4.3. Multicollinearity Analysis

During model validation, a high correlation coefficient was found between Compressor Frequency and Instantaneous Output Capacity, along with overlapping physical meanings. Therefore, a collinearity diagnosis was performed on these variables. A linear regression analysis was conducted with energy consumption as the dependent variable and compressor frequency and instantaneous output capacity as the independent variables. Condition indicators are calculated based on characteristic values. The condition indicator for a certain dimension is the ratio of the characteristic value of that dimension to the characteristic value of one dimension. Typically, when the condition index exceeds 15, a collinearity issue may exist in that dimension. If the variance proportion of a variable exceeds 0.9, collinearity between variables may be suspected. As shown in Table 4 and Figure 6, in the third dimension, both compressor frequency and instantaneous output capacity exhibit a variance proportion of 1, exceeding the threshold of 0.9. This indicates collinearity between the two variables. Real-time output capacity is a derived indicator and verification variable calculated based on parameters such as frequency and temperature, which determine whether the current unit is operating at its predetermined capacity. Unlike compressor frequency, which is a core parameter for system operation, real-time output capacity is not a core parameter for system operation. Therefore, real-time output capacity has been removed.

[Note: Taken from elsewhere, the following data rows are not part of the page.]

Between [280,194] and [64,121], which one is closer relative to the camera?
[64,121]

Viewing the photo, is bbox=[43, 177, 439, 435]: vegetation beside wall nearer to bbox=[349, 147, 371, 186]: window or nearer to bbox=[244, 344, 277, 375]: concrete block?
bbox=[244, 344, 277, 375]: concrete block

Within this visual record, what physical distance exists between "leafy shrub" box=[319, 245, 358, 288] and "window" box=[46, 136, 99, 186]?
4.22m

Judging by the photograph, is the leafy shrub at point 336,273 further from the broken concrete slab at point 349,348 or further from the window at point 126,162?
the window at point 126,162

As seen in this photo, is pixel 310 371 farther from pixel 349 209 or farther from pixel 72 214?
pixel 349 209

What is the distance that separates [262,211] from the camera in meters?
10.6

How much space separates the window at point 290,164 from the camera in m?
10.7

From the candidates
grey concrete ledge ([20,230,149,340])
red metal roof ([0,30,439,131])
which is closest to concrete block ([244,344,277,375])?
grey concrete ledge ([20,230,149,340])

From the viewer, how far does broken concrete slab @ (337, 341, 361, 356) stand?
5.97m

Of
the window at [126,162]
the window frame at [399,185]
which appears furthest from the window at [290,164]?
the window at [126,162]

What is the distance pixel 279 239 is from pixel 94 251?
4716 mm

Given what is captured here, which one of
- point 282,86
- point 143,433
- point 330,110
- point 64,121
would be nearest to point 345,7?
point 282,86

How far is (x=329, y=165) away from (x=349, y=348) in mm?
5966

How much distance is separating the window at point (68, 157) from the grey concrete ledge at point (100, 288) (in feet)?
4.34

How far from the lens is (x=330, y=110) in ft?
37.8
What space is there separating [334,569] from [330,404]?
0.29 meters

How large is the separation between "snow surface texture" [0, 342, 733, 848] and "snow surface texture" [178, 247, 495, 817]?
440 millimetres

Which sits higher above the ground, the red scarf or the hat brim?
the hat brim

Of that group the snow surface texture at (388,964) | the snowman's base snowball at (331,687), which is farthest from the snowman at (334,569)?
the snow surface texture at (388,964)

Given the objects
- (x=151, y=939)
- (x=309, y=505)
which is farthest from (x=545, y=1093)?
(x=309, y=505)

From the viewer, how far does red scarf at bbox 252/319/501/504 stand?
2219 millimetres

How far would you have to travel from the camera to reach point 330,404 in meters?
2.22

By examining the model through Figure 4, it can be further observed that the correlation coefficients among the fixed-frequency 1 shell-top oil temperature, fixed-frequency 2 shell-top oil temperature, and fixed-frequency 1 discharge temperature are relatively high, with a strong correlation existing among them. Therefore, collinearity diagnosis should be conducted for these three characteristic variables. Consequently, a collinearity diagnosis was performed on these three characteristic variables. The linear regression analysis was performed with energy consumption as the dependent variable and Fixed Frequency 1 Shell Top Oil Temperature, Fixed Frequency 2 Shell Top Oil Temperature, and Fixed Frequency 1 Discharge Temperature as the independent variables. As shown in Table 5 and Figure 7, within the fourth dimension, the variance proportions of both Fixed Frequency 1 Shell Top Oil Temperature and Fixed Frequency 2 Shell Top Oil Temperature exceed 0.9. This suggests collinearity between the two variables. The fixed-frequency 1 compressor is the main compressor for system operation. The fixed-frequency 1 shell top oil temperature is highly correlated with the fixed-frequency 2 shell top oil temperature, and its shell top oil temperature better reflects the thermal state of the core equipment. Therefore, the fixed-frequency 2 shell top oil temperature has been removed.

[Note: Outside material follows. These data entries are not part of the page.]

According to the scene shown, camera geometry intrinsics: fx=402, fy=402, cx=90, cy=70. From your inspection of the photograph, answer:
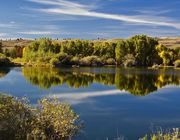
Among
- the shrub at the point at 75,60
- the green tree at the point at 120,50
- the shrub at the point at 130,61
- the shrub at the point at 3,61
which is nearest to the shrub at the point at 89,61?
the shrub at the point at 75,60

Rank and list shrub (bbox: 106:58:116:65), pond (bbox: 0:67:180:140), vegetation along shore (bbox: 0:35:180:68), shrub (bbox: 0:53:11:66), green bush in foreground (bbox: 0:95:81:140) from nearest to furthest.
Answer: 1. green bush in foreground (bbox: 0:95:81:140)
2. pond (bbox: 0:67:180:140)
3. shrub (bbox: 0:53:11:66)
4. vegetation along shore (bbox: 0:35:180:68)
5. shrub (bbox: 106:58:116:65)

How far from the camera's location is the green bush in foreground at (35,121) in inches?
501

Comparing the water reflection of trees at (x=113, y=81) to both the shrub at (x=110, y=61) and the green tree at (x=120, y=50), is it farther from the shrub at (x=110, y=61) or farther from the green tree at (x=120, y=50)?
the shrub at (x=110, y=61)

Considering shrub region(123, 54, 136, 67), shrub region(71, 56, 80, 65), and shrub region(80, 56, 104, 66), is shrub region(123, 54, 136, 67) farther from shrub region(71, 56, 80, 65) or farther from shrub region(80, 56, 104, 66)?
shrub region(71, 56, 80, 65)

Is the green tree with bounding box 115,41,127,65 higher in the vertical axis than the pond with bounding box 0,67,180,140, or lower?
higher

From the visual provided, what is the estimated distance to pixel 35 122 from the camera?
13.3 metres

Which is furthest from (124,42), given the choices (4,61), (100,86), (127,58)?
(100,86)

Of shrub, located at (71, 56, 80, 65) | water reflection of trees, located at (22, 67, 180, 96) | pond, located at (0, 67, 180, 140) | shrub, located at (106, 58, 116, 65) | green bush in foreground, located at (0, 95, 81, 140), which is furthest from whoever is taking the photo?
shrub, located at (106, 58, 116, 65)

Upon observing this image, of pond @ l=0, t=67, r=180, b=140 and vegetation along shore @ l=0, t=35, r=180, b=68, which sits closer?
pond @ l=0, t=67, r=180, b=140

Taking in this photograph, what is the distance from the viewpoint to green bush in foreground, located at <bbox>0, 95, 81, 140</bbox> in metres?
12.7

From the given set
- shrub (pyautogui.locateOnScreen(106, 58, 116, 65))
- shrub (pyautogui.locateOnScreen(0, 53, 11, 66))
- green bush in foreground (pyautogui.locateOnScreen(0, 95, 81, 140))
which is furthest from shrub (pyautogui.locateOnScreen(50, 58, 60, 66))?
green bush in foreground (pyautogui.locateOnScreen(0, 95, 81, 140))

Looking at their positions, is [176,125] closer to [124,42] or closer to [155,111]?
[155,111]

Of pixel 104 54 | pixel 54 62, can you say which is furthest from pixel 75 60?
pixel 104 54

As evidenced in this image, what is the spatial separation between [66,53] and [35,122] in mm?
88144
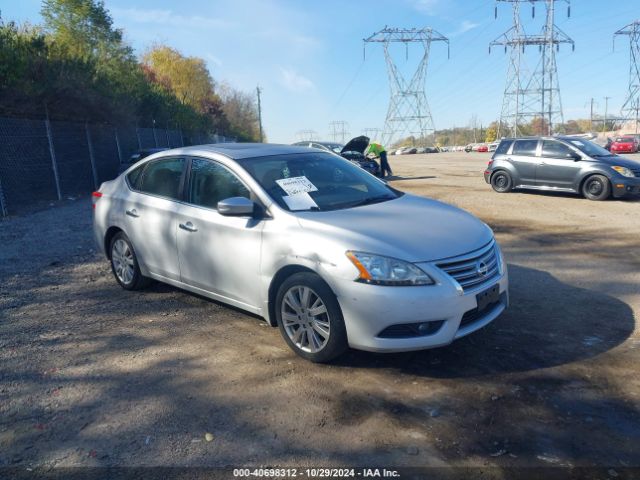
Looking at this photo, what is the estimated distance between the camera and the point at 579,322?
4.57 meters

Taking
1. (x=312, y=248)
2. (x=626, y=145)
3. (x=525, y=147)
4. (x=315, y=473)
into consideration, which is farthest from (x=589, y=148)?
(x=626, y=145)

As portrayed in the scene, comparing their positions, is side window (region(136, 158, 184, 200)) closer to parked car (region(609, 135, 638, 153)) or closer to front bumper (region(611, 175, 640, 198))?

Meanwhile, the inlet and outlet temperatures were found to be highly correlated and to have similar meanings. A linear regression analysis was performed with energy consumption as the dependent variable and these two variables as the independent variables. As shown in Table 6 and Figure 8, within the third dimension, the variance proportions of both the inlet pipe temperature and the outlet pipe temperature exceed 0.9, indicating the presence of collinearity. The inlet and outlet temperatures are collinear, and the inlet temperature more directly reflects the initial state of the refrigerant entering the heat exchanger. Therefore, combining the two into the inlet–outlet temperature difference eliminates collinearity while retaining physical meaning and maintaining data stability and reliability.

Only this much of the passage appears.